§ Task brief
Reproduce word for word everything from the line containing "How large is" down through the last line of the entries, both ends included.

§ Task input
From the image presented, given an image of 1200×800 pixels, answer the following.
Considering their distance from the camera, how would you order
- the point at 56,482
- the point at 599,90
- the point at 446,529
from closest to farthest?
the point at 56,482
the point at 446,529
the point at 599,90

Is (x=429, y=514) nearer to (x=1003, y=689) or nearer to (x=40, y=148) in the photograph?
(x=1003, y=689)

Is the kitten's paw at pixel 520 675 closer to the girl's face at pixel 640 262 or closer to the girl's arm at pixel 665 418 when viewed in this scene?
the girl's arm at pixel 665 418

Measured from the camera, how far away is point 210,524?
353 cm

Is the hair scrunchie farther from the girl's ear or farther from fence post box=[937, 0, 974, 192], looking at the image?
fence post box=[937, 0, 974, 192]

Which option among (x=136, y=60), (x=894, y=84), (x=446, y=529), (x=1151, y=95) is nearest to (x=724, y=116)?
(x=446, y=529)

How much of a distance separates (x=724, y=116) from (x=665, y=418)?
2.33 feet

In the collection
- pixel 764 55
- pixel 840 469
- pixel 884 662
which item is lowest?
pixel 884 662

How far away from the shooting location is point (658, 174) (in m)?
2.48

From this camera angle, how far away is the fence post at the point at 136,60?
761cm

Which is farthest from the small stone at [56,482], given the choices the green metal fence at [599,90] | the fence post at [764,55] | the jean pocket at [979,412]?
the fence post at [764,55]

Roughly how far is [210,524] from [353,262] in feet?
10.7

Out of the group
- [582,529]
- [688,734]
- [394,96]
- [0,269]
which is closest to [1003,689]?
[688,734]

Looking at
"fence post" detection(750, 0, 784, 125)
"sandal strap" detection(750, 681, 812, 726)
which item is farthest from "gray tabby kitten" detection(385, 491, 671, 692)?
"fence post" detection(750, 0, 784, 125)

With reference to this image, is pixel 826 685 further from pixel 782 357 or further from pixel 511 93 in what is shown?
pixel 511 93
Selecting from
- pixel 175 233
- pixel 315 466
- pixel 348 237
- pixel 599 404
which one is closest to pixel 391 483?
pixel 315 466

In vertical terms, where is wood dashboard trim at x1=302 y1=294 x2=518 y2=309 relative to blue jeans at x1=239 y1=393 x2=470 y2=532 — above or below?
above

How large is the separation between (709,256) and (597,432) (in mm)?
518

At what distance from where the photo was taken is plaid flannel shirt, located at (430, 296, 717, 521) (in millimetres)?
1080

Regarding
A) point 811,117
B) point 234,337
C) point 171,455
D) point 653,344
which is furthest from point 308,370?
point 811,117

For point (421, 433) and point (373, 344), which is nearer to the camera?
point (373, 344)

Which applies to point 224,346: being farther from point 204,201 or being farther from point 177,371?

§ Correct answer
How large is the separation between (709,256) and (597,432) (in mm)?
518

At what distance from where the photo was taken is plaid flannel shirt, located at (430, 296, 717, 521) (in millimetres)?
1080

Regarding
A) point 811,117
B) point 234,337
C) point 171,455
D) point 653,344
which is furthest from point 308,370?
point 811,117

For point (421, 433) and point (373, 344), which is nearer to the camera?
point (373, 344)

Which applies to point 224,346: being farther from point 204,201 or being farther from point 177,371?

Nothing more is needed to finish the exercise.